My next stops on the caretaker rounds is the chicken coop. I open the tricky-latch door and as soon as it swings open the honks of geese fill the world. This is jarring when people first hear it, but to be it is a welcomed ruckus. I pour fresh grain into their feeders and refill their water. I go inside the barn again to refill the pigs grain and water as well. The rabbit's get their pellet containers topped off with fresh feed and I check their water-bottle levels. They are at half-mast, which means they can wait till later. With the chickens free, horse chomping, pigs rooting, dogs relieved, and rabbits content...I am down to my last task.

I grab a bale of hay and dump it into a wheel barrow. I carry it uphill to the gate where Jasper once was and scatter the whole thing into four large sections on the ground. My sheep have little cliques and it is important that every caste gets to eat their fill. The sheep are doing well, better than ever. Sal is 100% healed from his foot issues that came this wet summer. Lisette has packed on the pounds due to more grain and mineral access than ever before. Between the minerals, vitamin supplements in their water, and plenty of hay they seem strong and content. Atlas is out and about but I haven't noticed any breeding going on. I think I released him into the flock at the end of one heat cycle and the next one is a few weeks away. That's all the better for me. I'd rather have lambs dropping on grass than snow.

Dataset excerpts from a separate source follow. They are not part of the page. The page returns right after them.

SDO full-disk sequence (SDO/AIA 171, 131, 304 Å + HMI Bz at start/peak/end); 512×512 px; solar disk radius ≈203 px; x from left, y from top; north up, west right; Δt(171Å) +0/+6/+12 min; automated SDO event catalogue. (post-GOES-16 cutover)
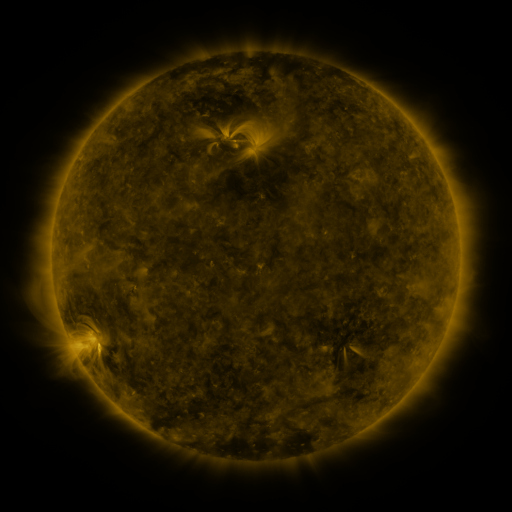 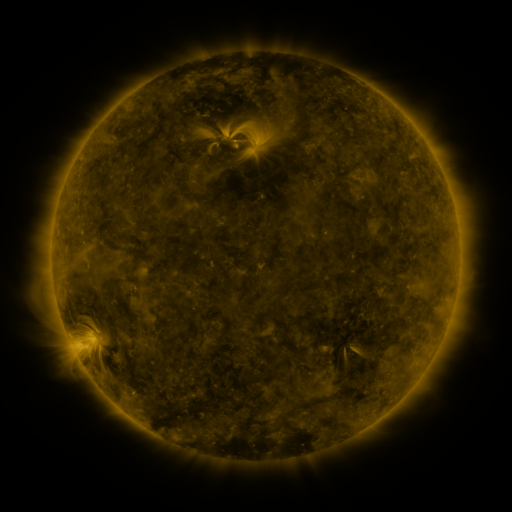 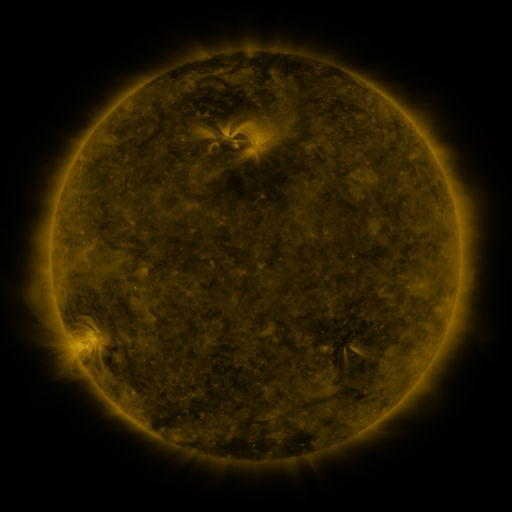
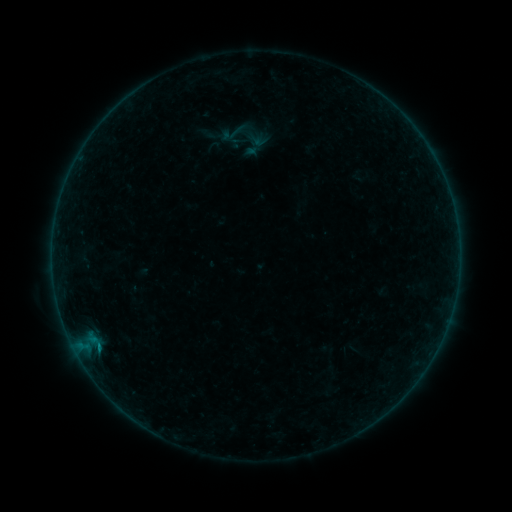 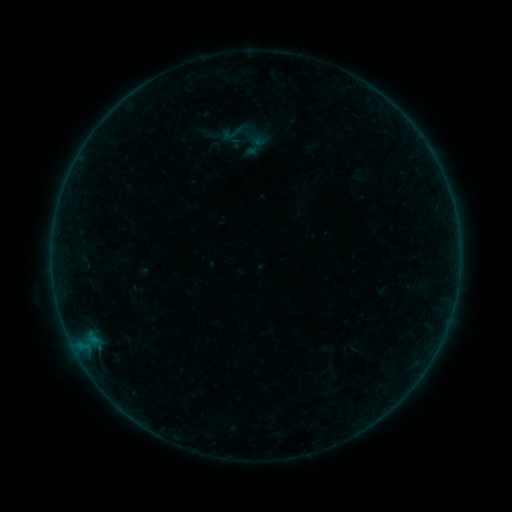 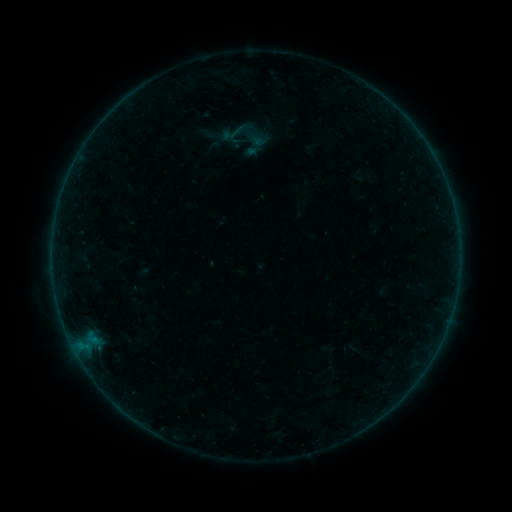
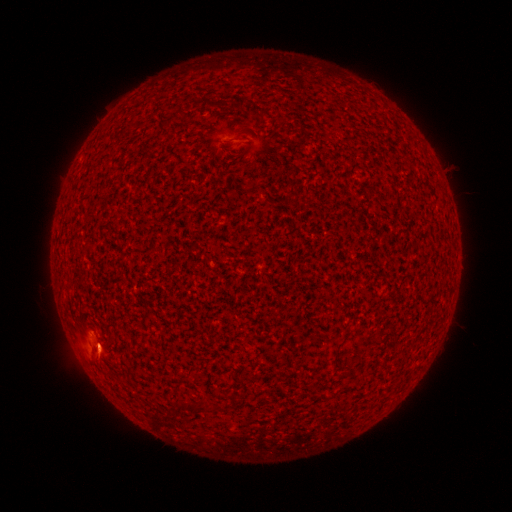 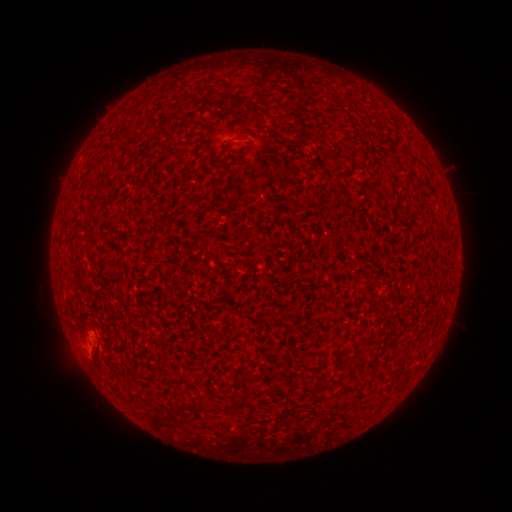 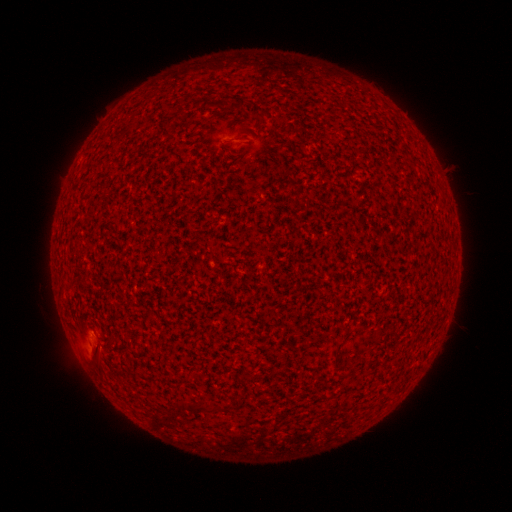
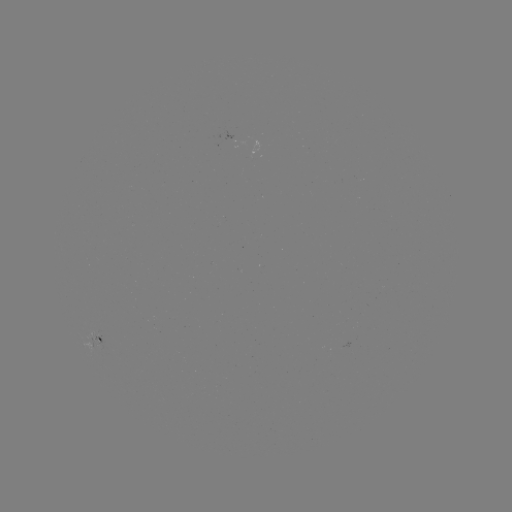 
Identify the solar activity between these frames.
B1.2 flare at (97, 345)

Last ditch chores are seen too. Water carried in buckets from the well to the animal's tanks and buckets. Mineral licks are replaced if needed, eggs are collected, tack is hung up on the hooks in the barn. The farm is ready to meet the day doing it's own work of making wool, pork, horsepower, eggs, lamb, chicken, and rabbit. There are kits and goslings on the way soon, I can feel it. The notion of rabbit pot pie and roast goose this winter sounds amazing. (Don't worry, I will never eat Cyrus and Saro, but I will eat their kids). This whole thing takes about 40 minutes. I return inside thinking 58 degrees is ridiculously hot.

My fourth job is writer. I come inside and see to emails and open up a word document. I am starting a new book this week, my fourth, and I am thrilled to get it going. It's about a whole year on Cold Antler Farm, October-to-October and how the work of farming and living by the seasons has changed me forever, given me new awakenings, holidays, joy and purpose. I think I'll call it Days of Grace.

That is a Sunday for this particular farmer on this particular farm. My jobs change with the seasons and with the farm's needs. In June there are easily twelve jobs on a Sunday morning, most dealing with the garden and new chicks and lambs. But in theses Days of Grace between last leaves dropped and before real snow, I am a charmaid, valet, caretaker, and writer. That is the good work that fills my heart before dawn. I am grateful for it.